Valoriser une pierre patrimoniale

Pour Mathieu Moulin, relancer une carrière d'améthyste, c'était aussi "l'occasion de redévelopper ce type de projet qui n'existait plus. Il y a eu plusieurs périodes d'exploitation de l'améthyste dans la région et la dernière, la taillerie de Royat, remonte à la fin du XIXe siècle."

Des considérations assez récentes selon Mathieu Moulin. "Le Covid a aussi montré qu'on a besoin de garder certaines choses près de nous, même si l'améthyste n'est pas un matériau stratégique."

Une production locale, qui veut mettre en avant son côté patrimonial, sur un marché où "le Brésil sort les deux tiers de la production mondiale d'améthyste. [...] Il y a eu cette énorme arrivée de matériaux étrangers qui a inondé le marché français, qui n'a pas pu tenir la concurrence. Ils ont fini par fermer les portes. L'améthyste reste une pierre patrimoniale."

Une améthyste auvergnate et une brésilienne n'auront pas les mêmes teintes et les mêmes saturation, c'est l'un des points différenciant qui permet de se positionner "sur un marché de niche."

A cela s'ajoute un positionnement sur l'éthique et la relocalisation. Car comme le soulignent les deux fondateurs, "nos expériences dans le milieu de la minéralogie internationale nous ont démontré qu'il est très peu éthiqueet la France n'est pas épargnée : que ce soit en termes de conditions de travail, de sécurité, de salaires, de légalité des exploitations ou d'environnement, très peu d'acteurs se sentent concernés... Le projet revêt donc également un aspect éthique et environnemental en proposant un modèle alternatif local, optimisé, sécurisé et innovant, qui respectera les normes françaises, les employés, et son environnement".
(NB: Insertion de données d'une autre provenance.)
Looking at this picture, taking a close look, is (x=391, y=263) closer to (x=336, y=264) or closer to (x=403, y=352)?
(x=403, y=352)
Leur projet comprend donc "une optimisation des ressources extraites, des techniques de transformation ainsi que des impacts sur l'environnement." Cela comprend par exemple la gestion des eaux qu'il faudra pomper, puis traiter avant de la rejeter dans le sous-sol. "Il faut éviter le gaspillage, on prévoit d'optimiser et d'ajouter un filtre presse."

Aussi sur le volet environnement, propice aux reptiles et aux chauves-souris, Cominauv prévoit le maintient des lisières et la création de bassin, qui attirent les insectes et feront office de garde-manger.

La carrière se trouvant dans le parc naturel des volcans d'Auvergne, la contrainte environnementale est inévitable. Le dossier déposé pour avoir le droit d'exploiter le sous-sol inclut aussi un volet de remise en l'état après l'arrêt de l'activité, le terrain étant en boisement avant, Cominauv prévoit de remblayer et replanter.

Diversifier les usages

La micro-carrière vise plusieurs productions : améthyste et matériaux de construction (sables et granulats). Une fois l'extraction faite, "on prévoit de trier, puis séparer les qualités et les diviser pour les différents sous-marchés."

Cominauv cible ainsi déjà de revendre le gravier ornemental ainsi produit pour les marchés du jardin, de l'aquarium, du béton désactivé pour les dalles ou au monde funéraire. En plus raffiné, vient ensuite la pierre roulée pour la litothérapie et la décoration, la marqueterie marbrerie, puis la minéralogie de collection, qui inclut les bijoux fantaisie. Et enfin la haute joaillerie, qui ne représentera que 0,05% du gisement, mais des "centaines de milliers de carats".

"Sur le marché actuel, c'est la bijouterie fantaisie qui demeure le plus rentable", note Mathieu Moulin. Mais pour cela, il faut un atelier de transformation, qui arriverait deux ou trois ans après le début du projet. Le tout premier marché ouvert serait donc celui du gravier ornemental.

Cominauv prévoit d'extraire 15.000 tonnes de granulats par an, dont 200 tonnes d'améthystes brutes, pour une quantité finale de 105 tonnes, sur an marché mondial qui produit entre 12.000 et 16.000 tonnes d'améthyste par an.

Aussi, la carrière étant micro par définition, extraire le sable ne prendra qu'un mois et demi par an, extraire les améthystes se fait à la main. Le site accueille déjà des visites depuis quatre ans et il poursuivra cette activité en parallèle.